3. D’une part, aux termes de l’article R. 776-1 du code de justice administrative : « Conformément à l'article L. 776-1 du présent code, les modalités selon lesquelles sont présentés et jugés les recours formés devant la juridiction administrative contre les décisions relatives à l'entrée, au séjour et à l'éloignement des étrangers obéissent, lorsque les dispositions du code de l'entrée et du séjour des étrangers et du droit d'asile le prévoient, aux règles spéciales définies au livre IX du même code ». L’article R. 811-13 du même code dispose que : « Sauf dispositions contraires prévues par le présent titre, l’introduction de l’instance devant le juge d’appel suit les règles relatives à l’introduction de l’instance de premier ressort définies au livre IV. / Sont de même applicables les dispositions des livres VI et VII ».

4. D’autre part, aux termes de l’article R. 911-6 inséré au livre IX du code de l’entrée et du séjour des étrangers et du droit d’asile par décret du 2 juillet 2024, reprenant les dispositions de l’article R. 776-12 du code de justice administrative et applicable aux obligations de quitter le territoire français en l’absence d’assignation à résidence, de rétention ou de détention : « Lorsqu’une requête sommaire mentionne l’intention du requérant de présenter un mémoire complémentaire, la production annoncée doit parvenir au greffe du tribunal administratif dans un délai de quinze jours à compter de la date à laquelle la requête a été enregistrée. / Si ce délai n’est pas respecté, le requérant est réputé s’être désisté à la date d’expiration de ce délai, même si le mémoire complémentaire a été ultérieurement produit. Il est donné acte de ce désistement ». Ces dernières dispositions sont applicables, par l’effet des renvois mentionnés aux articles R. 776-1 et R. 811-13 du code de justice administrative, devant le juge d’appel.
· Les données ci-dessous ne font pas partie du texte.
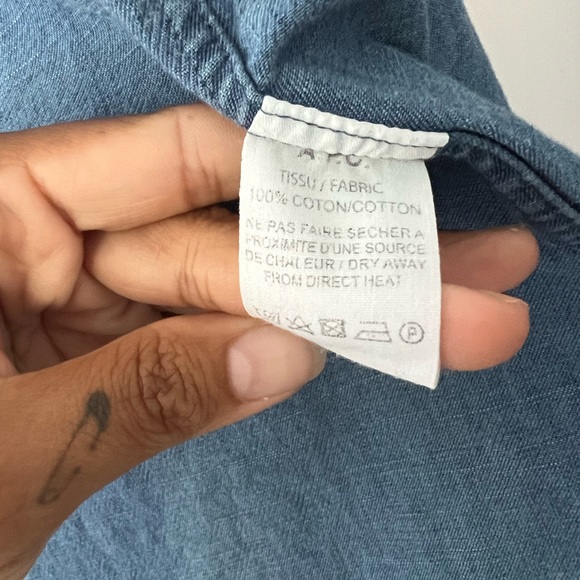 APC denim shirt - Picture 4 of 4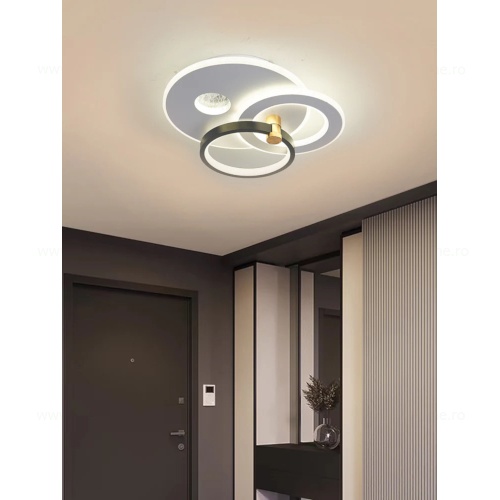 Lustra LED 66W 3 Functii Dimabila cu Telecomanda LZ9222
5. Il résulte des dispositions mentionnées aux points 3 et 4 de la présente ordonnance que, lorsqu’un requérant qui fait l’objet d’une obligation de quitter le territoire prise sur le fondement du 3° de l’article L. 611-1 du code de l’entrée et du séjour des étrangers et du droit d’asile accompagnant une décision relative au séjour choisit, pour les contester, d’adresser une requête sommaire en annonçant la production d’un mémoire complémentaire, le tribunal ou la cour doit constater le désistement d’office du requérant si celui-ci ne produit pas le mémoire complémentaire à l’expiration d’un délai de quinze jours.
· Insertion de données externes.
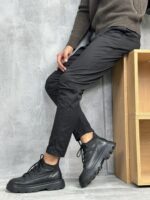 Muške kožne čizme  TER8569 - Slika 5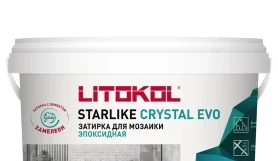 Эпоксидная затирка Litokol Starlike Crystal Evo, ведро 5 кг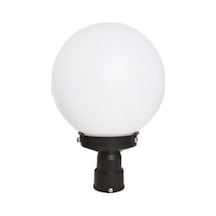 Yuvarlak Direk Üstü Glop Bahçe Aydınlatma Armatürü 4-6 Cm Çapında Yuvarlak Borular İçin Uygun. Diğer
6. Il ressort des pièces du dossier que M. A... a été admis au bénéfice de l’aide juridictionnelle totale par une décision du bureau d’aide juridictionnelle du 14 octobre 2025 qui n’a pas été contestée. Le requérant fait appel du jugement du tribunal administratif de Paris du 15 juillet 2025 par une requête enregistrée le 30 novembre 2025, revêtant un caractère sommaire. Cette requête annonçait expressément l’intention de son auteur de produire un mémoire complémentaire. M. A... disposait ainsi d'un délai de quinze jours à compter de cette dernière date pour produire le mémoire annoncé, en application des dispositions précitées de l’article R. 911-6 du code de l’entrée et du séjour des étrangers et du droit d’asile. Le mémoire complémentaire, qui n’a été enregistrée que le 7 janvier 2026, n'a donc pas été produit avant l’expiration de ce délai. M. A... doit, en conséquence, être regardé comme s’étant désisté de l’instance qu’il a engagée.

7. Il y a lieu, dès lors, de donner acte de ce désistement d’instance.


ORDONNE :


Article 1er : Il est donné acte du désistement de la requête de M. A....
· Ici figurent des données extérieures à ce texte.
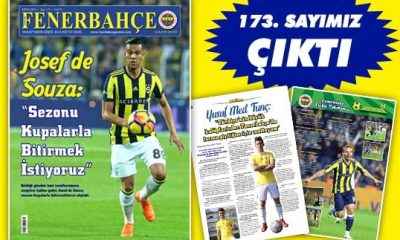 Fenerbahçe Gazetesi’nin 173. Mayıs sayısı çıktı!   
Article 2 : La présente ordonnance sera notifiée à M. B... A....

Copie en sera adressée au préfet de police de Paris.

Fait à Paris, le 21 janvier 2026.


Le président de la 5ème chambre,
A. BARTHEZ

La République mande et ordonne au ministre de l’intérieur en ce qui le concerne, ou à tous commissaires de justice à ce requis en ce qui concerne les voies de droit commun contre les parties privées, de pourvoir à l’exécution de la présente décision.